Nights in my homeland were always cold, and this one was no different. I shrugged off the burdensome thoughts that had been chasing me all day and curled up with my back to the fire and my soft camel hair blanket surrounding me. I'd make it to Wakh tomorrow, I thought to myself, and get a map to the next town, and the next, and then the next. How little I knew then, even though I surely thought I was the smartest of all my siblings.
***
I woke to the snuffling of a curious and juvenile coyote as it investigated my pack and me.
"Off with you, cretin," I grumbled at it, blinking away the last tendrils of sleep and sitting up just in time to see another young beast pulling a hunk of dried camel meat from my pack, "Akagi take you! Damned mongrels!" I growled, reaching for my staff and readying a spell with my free hand. I relented as the two beasts trotted away around the side of the great stone block I'd camped next to, letting the energy building through my body and around my hand dissipate into the dry air. It wasn't worth wasting my physical and Eldritch energy on the beasts, no matter how annoying.
"Here's to my new life," I grumbled, toasting myself with the alkali-tasting water in my rapidly emptying containers. Aggressively misplaced self-confidence and bullheadedness had landed me here, along with my habit of thinking with my cock first and my head second. I shook off the sudden shower of shame once more with practiced ease. After all, I'd had the misfortune to be born the third son of an already destitute family, and I'd managed to turn that into four years of wild excitement and debauchery in Anghu. I'd fled the consequences of my birth to have as much fun as I could, and now that a different set of consequences had caught up to me, I decided just to outrun them again and start another, even more hedonistic chapter of life
"Truly, I am the Shuhur's favored son," I chuckled to myself before muttering a prayer to the pantheon of gods that existed simply for their own self-gratification and nothing else.

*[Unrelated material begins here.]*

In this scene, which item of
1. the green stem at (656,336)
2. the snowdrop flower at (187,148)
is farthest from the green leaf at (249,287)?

For the rest of the morning, I kept following the so-called map until I finally spotted a few plumes of smoke next to a winding arroyo. Assuming it was Wakh, I made across the cracked flatlands with the aid of my staff, though I did slip more than once. I only hoped that none of the commoners saw my momentary unsteadiness.
Wakh was little more than two rows of bleached mud-brick buildings surrounded by an admittedly ingenious fence of cacti and thorny creosote bushes that must've been planted there before Jerra had even founded the Empire. Rows of sunflowers angled their broad heads to the afternoon sun, and cotton shrubs filled a field between the town and the arroyo.
"Who are you?!" Someone shouted from beyond the fence, their location betrayed by a speartip bobbing above the cacti.
"Kiravi al-Kiral, from the manor to your south! I am a traveler and ask for your hospitality!" I shouted back at what might pass as a guard.